So, you know the commercial about smoking? You know the one that pops up on a black screen with sayings like..."you wanted to quit when you got married"..."you wanted to quit before you turned 35"..."you wanted to quit before your first child" January 1, 2007, 2008 and so on.
Well, this is basically how I have lived my life with weight. I wanted to lose it before I got to high school. I wanted to lose it before Senior prom. I wanted to lose it before I graduated high school. I wanted to lose it before I graduated college. I wanted to lose it before my wedding...before my second wedding....before my 3rd (ok, that is another story for another time)

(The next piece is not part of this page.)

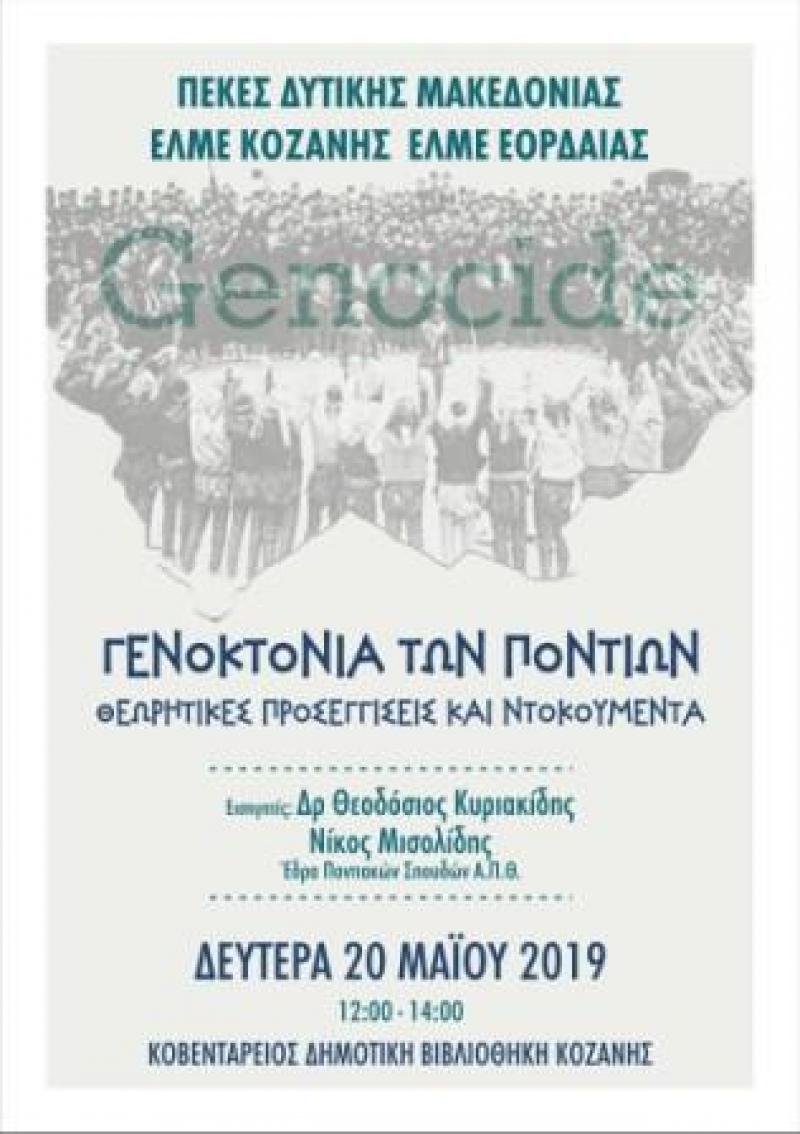 Ημερίδα για την Γενοκτονία των Ποντίων διοργανώνουν το ΠΕΚΕΣ Δυτικής Μακεδονίας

But you get the picture. Oh, I almost forgot...I wanted to lose it before EVERY vacation.
So, I remember when my daughter was born, I said to my husband, "I need to lose this weight before she is old enough to realize I'm fat."

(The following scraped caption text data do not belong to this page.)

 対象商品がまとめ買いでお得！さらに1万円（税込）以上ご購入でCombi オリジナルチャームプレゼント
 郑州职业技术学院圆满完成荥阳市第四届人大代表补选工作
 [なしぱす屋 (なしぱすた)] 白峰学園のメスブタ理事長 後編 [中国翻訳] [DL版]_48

First it started with a drawing of me a couple of days ago. It was a fat snowman looking picture. When I questioned her about it she replied, "mama, you do kind of look like a snowman". If that wasn't enough, it had another big ball in front of the middle ball. Assuming the was an extention of my already largely portrayed belly, I braced myself and asked, "what is this?" "it is a potato". Still not sure what that means, but I am not asking for anymore explanations about that.
The next day after my workout, I threw off my shirt because I was trying to cool down. I was walking around the house in my sports bra and running shorts. She looks at me and says in an accusatory voice, "mama, have you been eating a lot of junk today". "No, I haven't even eaten breakfast, why"? Now I knew I shouldn't have asked, but curiosity got the best of me. She just pointed at my permanent rubber duck and said, "your belly"!!
GUESS WHAT PEOPLE??? The jig is up. I've been found out by a 3 year old...maybe I will lose it by the time she goes to school......
On a side note, I did bump up my jogging 10 minutes today. So that is 30 minutes. I was praying to Jesus at about 15 minutes in because I feared my legs were going to break like toothpicks if I continued, but once I hit 20 minutes and 1 second, I realized I had jogged longer than I had before and it got easier, the last 5 minutes were almost dare I say?... a piece of cake.